The book’s abstract on Oxford’s website describes the Philippines as “one of the world’s development puzzles.”

It reads: 

“Despite having many of the same conditions for successful economic growth as its neighboring East Asian countries, the country missed out almost completely on the Asian boom and never became one of the ‘Asian tiger’ economies.”

The full picture

In chapter 1 titled “An Introduction to the Key Issues”, Balisacan and Hill provide data and graphs on the growth rates of the country since the 1970s, which was the decade Marcos placed the country under Martial Law.

In figures 1.2 and 1.3 of the book, the graphs showed that the country’s gross domestic product (GDP) skyrocketed before collapsing in the 1980s.

Screenshot from the digital copy of the “The Philippine Economy: Development, Policies, and Challenges”
Screenshot from the digital copy of the “The Philippine Economy: Development, Policies, and Challenges”

Balisacan and Hill explain that the 1970s was a “decade of continuous expansion” with an average GDP growth rate of 5.8% annually. However, this was not sustained in the long run.

“The 1970s were a decade of continuous expansion, with GDP growth averaging 5.8% annually. In every year during that decade, growth in both GDP and per capita GDP was positive, with peaks in excess of 8% GDP growth twice, in 1974 and 1977. However, by the late 1970s growth was more subdued, at less than 6%,” they write.
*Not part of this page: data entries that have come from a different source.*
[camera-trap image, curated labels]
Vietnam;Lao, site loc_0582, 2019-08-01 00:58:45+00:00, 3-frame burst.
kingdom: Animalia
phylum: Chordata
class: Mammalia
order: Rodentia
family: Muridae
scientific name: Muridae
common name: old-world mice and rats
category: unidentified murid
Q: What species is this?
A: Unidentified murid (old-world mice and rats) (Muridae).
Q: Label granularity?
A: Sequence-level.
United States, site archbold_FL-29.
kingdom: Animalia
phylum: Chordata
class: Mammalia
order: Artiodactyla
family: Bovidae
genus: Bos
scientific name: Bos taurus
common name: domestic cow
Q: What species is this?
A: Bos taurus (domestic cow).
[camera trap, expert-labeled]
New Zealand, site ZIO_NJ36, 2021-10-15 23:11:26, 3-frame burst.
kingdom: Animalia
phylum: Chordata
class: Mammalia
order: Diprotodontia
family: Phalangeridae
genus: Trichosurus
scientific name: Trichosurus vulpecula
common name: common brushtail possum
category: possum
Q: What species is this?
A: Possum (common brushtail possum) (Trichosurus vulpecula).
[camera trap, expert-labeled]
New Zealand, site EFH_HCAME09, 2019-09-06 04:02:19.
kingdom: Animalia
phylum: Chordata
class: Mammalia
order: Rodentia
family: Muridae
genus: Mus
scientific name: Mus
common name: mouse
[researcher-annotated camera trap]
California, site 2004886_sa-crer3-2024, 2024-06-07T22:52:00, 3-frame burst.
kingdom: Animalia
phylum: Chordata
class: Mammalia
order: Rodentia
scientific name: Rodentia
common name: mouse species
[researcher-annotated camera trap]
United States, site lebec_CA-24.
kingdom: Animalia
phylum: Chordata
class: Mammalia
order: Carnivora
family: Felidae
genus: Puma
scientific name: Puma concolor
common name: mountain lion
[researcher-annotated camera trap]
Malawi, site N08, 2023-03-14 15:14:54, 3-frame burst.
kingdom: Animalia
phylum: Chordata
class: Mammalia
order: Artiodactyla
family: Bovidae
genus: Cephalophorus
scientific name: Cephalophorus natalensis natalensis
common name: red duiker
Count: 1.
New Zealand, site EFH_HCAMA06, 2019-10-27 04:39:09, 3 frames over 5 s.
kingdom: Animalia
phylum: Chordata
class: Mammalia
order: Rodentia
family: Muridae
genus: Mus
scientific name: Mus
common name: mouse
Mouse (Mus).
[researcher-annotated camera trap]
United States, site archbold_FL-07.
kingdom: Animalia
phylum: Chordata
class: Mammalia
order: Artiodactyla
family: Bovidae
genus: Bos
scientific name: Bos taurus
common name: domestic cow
“It then collapsed in 1984, as a political and an economic crisis set in,” they continue.

The assassination of former senator and opposition leader Benigno “Ninoy” Aquino Jr. was cited as a trigger for the economic collapse.

Dean Ronald Mendoza, meanwhile, said that this tragic event exposed “what was already a simmering political and economic crisis.”

READ: Debt, deprivation and spoils of dictatorship | 31 years of amnesia 

Unsustained growth: A ‘debt-driven’ era

The experts explained that the country’s economy from 1970 to 1983 was actually “debt-driven.”

Their explanation reads:

“It was driven by large overseas borrowings. This strategy was unsustainable since the funds were generally not invested productively, and by the early 1980s the country had essentially hit its borrowing limits.”

Political turmoil then played a huge role in the deep crisis from 1984 to 1986, according to their assessment.

Part of it reads:

“Political and economic events together resulted in a very large economic contraction, the largest in the country’s post-independence history. President Marcos was finally removed from office in February 1986, through a combination of disputed electoral returns and massive demonstrations along Manila’s main arterial route, EDSA.”